En la ciudadela Víctor Emilio Valdivieso, conocida como Tierras Coloradas, la comunidad está preocupada por la presencia de personas que consumen alcohol y otras sustancias en espacios públicos a cualquier hora. Hasta el momento, las autoridades no han encontrado una solución a este problema.
Días atrás se hizo público un video en el que un conductor es amenazado por dos personas que le piden dinero. Ante la negativa del conductor, deciden romper una de las ventanas del automóvil, causando un daño valuado en aproximadamente 240 dólares.
Los conductores afirman que, especialmente por las noches, la situación se vuelve más complicada y algunos incluso creen que es necesario suspender su servicio, sobre todo por las noches, debido a la falta de apoyo de la fuerza policial.
En relación a este tema, Diego Guerrero Ordóñez, gerente del Consorcio de Transportistas Urbanos de Loja, menciona que no se puede perjudicar a los residentes por las acciones de personas problemáticas.
«Vamos a ayudar al propietario del vehículo a reemplazar el vidrio, pero también insistiremos en que la Policía Nacional realice los controles correspondientes, priorizando las acciones durante la noche», revela Guerrero. Además, solicita que se reabra la Unidad de Policía Comunitaria (UPC) en la zona.

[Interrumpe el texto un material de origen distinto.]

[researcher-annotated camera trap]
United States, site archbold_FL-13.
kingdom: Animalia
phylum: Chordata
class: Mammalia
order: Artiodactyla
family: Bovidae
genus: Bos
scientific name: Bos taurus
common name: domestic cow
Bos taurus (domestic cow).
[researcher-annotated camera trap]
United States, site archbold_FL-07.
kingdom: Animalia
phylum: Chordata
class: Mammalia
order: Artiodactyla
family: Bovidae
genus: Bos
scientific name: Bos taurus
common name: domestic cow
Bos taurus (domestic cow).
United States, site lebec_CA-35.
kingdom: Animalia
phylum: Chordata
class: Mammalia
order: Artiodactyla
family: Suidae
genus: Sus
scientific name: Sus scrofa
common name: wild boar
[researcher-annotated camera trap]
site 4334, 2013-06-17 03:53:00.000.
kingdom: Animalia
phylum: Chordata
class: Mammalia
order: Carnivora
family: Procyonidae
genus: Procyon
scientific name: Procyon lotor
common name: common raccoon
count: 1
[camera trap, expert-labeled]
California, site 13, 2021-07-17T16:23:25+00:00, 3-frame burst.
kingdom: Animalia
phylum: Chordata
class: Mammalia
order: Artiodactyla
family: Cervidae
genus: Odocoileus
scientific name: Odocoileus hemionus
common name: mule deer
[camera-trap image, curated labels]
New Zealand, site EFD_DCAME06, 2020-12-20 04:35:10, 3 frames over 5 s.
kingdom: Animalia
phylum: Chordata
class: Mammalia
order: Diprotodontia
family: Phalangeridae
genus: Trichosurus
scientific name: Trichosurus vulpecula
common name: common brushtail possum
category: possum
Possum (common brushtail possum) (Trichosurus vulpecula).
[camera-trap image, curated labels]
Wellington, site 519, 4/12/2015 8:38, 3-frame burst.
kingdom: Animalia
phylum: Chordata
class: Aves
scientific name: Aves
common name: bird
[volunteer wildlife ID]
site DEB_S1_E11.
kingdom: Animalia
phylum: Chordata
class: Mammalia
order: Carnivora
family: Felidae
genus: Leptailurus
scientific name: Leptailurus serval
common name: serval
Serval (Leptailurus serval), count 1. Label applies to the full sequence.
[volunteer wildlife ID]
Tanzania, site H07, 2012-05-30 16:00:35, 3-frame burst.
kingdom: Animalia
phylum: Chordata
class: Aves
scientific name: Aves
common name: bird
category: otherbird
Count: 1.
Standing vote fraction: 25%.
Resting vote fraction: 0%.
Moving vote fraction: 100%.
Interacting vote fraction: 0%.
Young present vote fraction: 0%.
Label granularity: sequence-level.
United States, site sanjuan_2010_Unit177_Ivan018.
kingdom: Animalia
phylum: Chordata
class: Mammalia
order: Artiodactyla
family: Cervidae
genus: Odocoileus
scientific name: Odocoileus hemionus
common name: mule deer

Hasta el momento, se han reportado daños en cinco vehículos en lo que va del año.
Detalles
Otras situaciones también preocupantes se presentan en el lugar. Un residente, que prefiere mantener el anonimato, comenta que prácticamente se necesita dinero para caminar por la zona, ya que algunas personas que consumen alcohol u otras sustancias se acercan a pedir dinero.
Esta situación es corroborada por el párroco del lugar, el padre Pablo Gonza, quien considera que es necesario controlar la venta de alcohol en las tiendas y la presencia de drogas en otros espacios. «Tanto la Policía como el Municipio de Loja realizan controles insuficientes, por lo que incluso personas de otros barrios acuden al sector para consumir alcohol», revela.
El padre Gonza insiste en que hay muchas personas que se acercan a pedir dinero y que intimidan a los transeúntes. «Es una situación complicada y se debe buscar una solución», alega. Propone que se reclute a estas personas y se les obligue a realizar trabajos comunitarios, como limpiar la gran cantidad de basura que se acumula en la zona.
Adicional a lo mencionado, el morador del barrio, incluso cuenta que están llegando personas más conflictivas que encaminan a los jóvenes a delinquir.
DÍGITO
5 Unidades de transporte urbano han sido afectadas por libadores.